* **Information supplied**
-- Opening Marker --

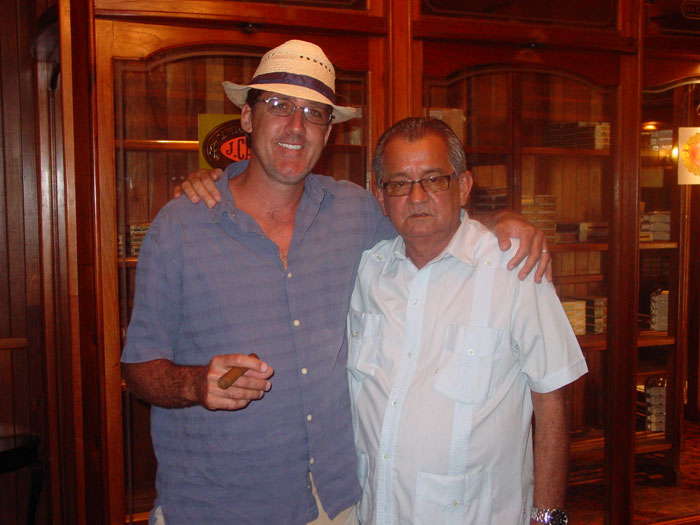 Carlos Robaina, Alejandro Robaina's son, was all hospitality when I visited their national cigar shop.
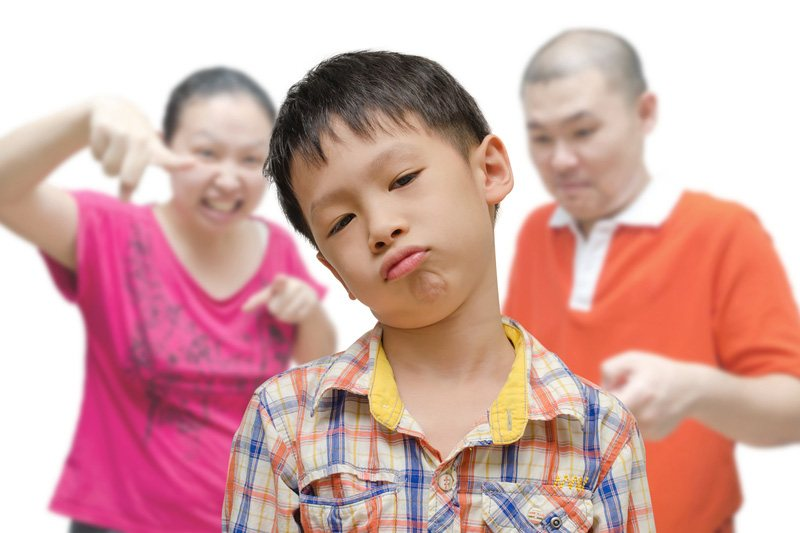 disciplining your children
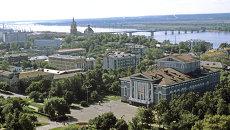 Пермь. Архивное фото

-- Closing Marker --
-- Opening Marker --

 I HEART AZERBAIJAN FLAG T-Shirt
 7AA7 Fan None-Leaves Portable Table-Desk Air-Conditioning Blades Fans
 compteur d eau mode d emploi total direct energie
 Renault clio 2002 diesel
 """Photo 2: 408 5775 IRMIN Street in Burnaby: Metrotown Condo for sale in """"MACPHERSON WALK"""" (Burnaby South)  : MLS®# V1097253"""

-- Closing Marker --
-- Opening Marker --

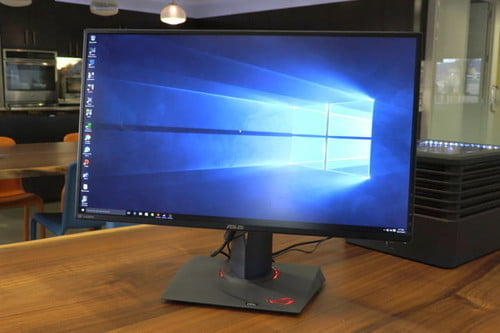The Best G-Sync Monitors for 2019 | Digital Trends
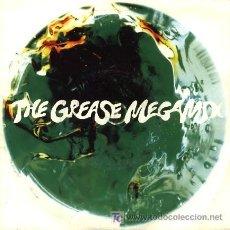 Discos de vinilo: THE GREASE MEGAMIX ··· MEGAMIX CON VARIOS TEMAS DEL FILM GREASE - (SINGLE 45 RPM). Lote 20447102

-- Closing Marker --

* **Description of the task**
Beginning with the line that contains "Carlos Robaina, Alejandro", write out the lines of the material above exactly, and end with the line that contains "Пермь. Архивное фото". Omit the pictures.

* **Result of the exercise**
 Carlos Robaina, Alejandro Robaina's son, was all hospitality when I visited their national cigar shop.
 disciplining your children
 Пермь. Архивное фото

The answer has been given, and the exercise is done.